Professionalize the Authorizing Official role

Professionalizing Authorizing Officers is the most effective way to improve both the efficiency and effectiveness of Federal technical security within the current Framework.

Authorizing Officials play an equally important and critical role as more professionally accredited officials in the Federal government, such as Procurement or Consular Officers. They are responsible for making a final yes or no decision about issues of national security. They bear accountability and incur some liability, if not as much as they perceive they do. Despite that, there are no clear roles and responsibilities that are assigned to all Authorizing Officials. Training is not formalized and there are no professional certifications or warrants.

Without a clear position description, there is variability in the skills and experience of Authorizing Officials. Some are experienced security professionals while others are tasked with the authorizing responsibility as a secondary duty, sometimes outside of their primary role or expertise. Inconsistency undercuts the credibility of qualified officers and instills overconfidence in unqualified officers. This lack of support creates variability in authorizing decisions. It also fosters distrust among Authorizing Officials which undermines the proper scoping of boundaries, tailoring of controls, and the reuse of common controls.

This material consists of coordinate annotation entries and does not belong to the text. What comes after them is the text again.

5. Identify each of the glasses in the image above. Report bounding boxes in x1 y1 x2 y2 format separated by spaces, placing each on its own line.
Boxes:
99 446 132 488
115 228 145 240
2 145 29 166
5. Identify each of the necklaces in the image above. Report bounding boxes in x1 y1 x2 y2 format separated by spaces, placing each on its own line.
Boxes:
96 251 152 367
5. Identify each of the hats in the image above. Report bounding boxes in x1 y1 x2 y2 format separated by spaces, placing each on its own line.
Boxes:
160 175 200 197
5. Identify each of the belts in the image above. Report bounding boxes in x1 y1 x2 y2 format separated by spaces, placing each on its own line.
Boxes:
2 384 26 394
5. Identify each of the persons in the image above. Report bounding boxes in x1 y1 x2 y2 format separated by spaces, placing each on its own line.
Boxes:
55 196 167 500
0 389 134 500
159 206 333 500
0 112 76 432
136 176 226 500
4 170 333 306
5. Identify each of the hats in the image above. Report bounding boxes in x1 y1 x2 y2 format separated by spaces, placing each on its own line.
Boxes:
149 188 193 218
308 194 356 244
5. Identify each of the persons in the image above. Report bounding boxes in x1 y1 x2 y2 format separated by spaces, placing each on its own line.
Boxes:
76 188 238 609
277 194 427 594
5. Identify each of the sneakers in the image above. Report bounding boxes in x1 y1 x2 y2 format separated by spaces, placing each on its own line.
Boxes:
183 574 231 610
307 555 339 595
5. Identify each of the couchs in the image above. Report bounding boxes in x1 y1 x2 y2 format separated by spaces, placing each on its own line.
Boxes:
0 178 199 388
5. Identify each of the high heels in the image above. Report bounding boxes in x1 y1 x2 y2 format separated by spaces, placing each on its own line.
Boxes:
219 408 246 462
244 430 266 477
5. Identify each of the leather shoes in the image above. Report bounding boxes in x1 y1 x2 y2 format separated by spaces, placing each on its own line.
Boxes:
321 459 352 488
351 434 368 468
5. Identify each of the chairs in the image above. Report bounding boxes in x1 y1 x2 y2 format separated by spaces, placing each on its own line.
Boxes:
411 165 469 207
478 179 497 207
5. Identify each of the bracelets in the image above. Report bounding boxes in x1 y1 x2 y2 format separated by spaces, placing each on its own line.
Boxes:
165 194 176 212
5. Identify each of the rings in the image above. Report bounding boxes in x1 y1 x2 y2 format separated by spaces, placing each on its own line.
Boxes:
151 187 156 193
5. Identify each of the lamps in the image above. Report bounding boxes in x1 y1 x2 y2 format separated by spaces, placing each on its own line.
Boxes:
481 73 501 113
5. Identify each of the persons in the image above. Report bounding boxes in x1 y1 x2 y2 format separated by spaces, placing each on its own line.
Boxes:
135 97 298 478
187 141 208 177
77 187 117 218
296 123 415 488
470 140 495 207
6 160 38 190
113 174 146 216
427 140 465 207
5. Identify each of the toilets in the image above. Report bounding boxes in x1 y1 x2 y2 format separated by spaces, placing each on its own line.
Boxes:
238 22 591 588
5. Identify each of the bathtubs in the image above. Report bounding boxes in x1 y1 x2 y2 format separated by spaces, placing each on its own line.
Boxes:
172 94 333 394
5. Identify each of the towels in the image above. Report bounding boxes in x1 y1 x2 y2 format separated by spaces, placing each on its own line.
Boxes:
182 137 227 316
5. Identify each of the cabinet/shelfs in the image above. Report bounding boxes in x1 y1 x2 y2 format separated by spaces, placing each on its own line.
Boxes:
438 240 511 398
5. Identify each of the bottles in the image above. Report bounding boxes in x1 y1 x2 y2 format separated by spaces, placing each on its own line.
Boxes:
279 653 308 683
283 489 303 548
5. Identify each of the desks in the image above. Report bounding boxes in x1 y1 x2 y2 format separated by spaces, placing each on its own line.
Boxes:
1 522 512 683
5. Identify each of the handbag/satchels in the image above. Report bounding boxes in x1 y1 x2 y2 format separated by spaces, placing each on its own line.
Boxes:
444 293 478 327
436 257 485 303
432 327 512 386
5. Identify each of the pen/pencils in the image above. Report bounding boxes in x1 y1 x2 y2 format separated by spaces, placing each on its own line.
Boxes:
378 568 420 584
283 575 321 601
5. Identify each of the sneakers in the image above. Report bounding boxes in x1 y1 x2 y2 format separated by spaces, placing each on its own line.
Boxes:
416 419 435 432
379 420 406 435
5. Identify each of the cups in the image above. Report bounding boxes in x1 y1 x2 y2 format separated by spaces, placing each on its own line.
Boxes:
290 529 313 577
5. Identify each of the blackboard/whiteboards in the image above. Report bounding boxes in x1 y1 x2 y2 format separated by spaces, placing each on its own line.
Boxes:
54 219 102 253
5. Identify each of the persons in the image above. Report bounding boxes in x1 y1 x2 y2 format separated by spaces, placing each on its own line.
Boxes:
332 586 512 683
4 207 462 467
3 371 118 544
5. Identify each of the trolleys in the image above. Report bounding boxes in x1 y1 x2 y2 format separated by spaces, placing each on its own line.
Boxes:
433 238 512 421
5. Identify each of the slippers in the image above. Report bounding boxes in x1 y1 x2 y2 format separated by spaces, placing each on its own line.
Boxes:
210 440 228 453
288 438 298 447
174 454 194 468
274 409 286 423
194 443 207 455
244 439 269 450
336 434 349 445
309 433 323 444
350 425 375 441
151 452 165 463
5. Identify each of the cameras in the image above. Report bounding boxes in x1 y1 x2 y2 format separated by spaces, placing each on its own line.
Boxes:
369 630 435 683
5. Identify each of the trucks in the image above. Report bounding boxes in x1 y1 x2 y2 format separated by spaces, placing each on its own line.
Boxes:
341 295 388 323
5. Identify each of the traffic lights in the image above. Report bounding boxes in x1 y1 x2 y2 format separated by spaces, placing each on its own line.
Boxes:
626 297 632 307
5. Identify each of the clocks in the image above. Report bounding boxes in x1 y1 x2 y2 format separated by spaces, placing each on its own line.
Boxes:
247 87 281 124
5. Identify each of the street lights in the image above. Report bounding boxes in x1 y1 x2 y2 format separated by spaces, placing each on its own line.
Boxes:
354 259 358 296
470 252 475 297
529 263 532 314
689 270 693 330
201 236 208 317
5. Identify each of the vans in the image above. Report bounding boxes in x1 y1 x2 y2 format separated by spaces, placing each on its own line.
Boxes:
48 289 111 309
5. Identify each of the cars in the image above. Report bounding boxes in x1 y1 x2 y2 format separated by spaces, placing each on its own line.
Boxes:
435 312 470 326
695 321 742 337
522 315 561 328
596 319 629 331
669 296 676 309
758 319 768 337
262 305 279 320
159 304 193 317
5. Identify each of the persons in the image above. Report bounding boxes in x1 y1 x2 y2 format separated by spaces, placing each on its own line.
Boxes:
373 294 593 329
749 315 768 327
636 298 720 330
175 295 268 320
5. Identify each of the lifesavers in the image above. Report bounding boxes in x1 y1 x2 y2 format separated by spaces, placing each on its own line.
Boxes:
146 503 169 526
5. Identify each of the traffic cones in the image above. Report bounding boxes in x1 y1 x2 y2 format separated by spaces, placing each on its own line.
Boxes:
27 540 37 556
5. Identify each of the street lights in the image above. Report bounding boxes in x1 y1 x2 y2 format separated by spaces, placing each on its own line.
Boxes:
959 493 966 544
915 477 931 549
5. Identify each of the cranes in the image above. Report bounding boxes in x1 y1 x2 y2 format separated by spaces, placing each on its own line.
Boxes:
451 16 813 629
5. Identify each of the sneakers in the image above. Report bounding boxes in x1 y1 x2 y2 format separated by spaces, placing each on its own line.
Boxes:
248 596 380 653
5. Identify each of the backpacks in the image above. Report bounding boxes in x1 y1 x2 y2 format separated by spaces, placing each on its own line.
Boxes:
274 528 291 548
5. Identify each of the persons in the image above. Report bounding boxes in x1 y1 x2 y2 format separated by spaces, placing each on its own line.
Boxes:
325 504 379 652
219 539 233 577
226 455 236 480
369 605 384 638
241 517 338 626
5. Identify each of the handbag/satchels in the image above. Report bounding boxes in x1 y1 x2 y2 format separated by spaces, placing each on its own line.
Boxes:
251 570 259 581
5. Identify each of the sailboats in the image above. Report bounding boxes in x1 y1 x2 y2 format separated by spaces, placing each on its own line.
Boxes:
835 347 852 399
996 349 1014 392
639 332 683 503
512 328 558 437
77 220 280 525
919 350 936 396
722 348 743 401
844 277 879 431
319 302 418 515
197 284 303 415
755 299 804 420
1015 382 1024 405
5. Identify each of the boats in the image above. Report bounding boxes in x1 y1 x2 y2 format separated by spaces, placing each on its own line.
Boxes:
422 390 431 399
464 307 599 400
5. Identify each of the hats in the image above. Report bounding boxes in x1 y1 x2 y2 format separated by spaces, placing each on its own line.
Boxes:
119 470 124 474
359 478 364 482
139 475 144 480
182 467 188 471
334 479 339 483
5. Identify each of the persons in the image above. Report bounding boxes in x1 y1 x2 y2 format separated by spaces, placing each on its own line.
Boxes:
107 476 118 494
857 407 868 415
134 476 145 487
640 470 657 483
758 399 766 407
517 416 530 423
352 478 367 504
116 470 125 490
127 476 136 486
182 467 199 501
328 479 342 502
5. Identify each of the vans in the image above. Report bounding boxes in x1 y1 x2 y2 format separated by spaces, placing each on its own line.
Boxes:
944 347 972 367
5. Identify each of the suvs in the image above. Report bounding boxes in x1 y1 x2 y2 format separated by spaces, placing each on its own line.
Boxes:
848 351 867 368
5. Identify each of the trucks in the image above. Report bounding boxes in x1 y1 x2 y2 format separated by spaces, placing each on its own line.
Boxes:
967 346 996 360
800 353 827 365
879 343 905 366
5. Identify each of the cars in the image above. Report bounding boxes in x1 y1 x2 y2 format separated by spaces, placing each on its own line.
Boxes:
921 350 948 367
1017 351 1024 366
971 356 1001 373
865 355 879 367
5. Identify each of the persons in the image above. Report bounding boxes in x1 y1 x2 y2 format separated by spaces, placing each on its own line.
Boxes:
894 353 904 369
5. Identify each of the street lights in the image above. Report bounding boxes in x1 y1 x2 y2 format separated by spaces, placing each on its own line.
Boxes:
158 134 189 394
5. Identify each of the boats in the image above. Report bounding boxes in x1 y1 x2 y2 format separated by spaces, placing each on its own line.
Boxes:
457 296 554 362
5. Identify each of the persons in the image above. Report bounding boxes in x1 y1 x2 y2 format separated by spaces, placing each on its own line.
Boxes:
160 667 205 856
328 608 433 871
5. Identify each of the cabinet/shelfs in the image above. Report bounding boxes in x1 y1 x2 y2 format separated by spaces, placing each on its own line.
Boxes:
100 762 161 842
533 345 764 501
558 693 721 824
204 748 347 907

Setting minimum professional standards for Authorizing Officials, in addition to subject matter-specific responsibilities, would ensure more reliable, replicable outcomes. In addition, instead of enforcing the entire, or nearly entire, set of security controls as a means of limiting their liability, officers could point to training materials and instructions for why they made decisions. Proper training, certification, and ongoing professional development would also allow the government the ability to update training materials to meet current advances in security best practices. Regular training would give the government the ability to adapt implementation practices much faster than updating the Risk Management Framework library.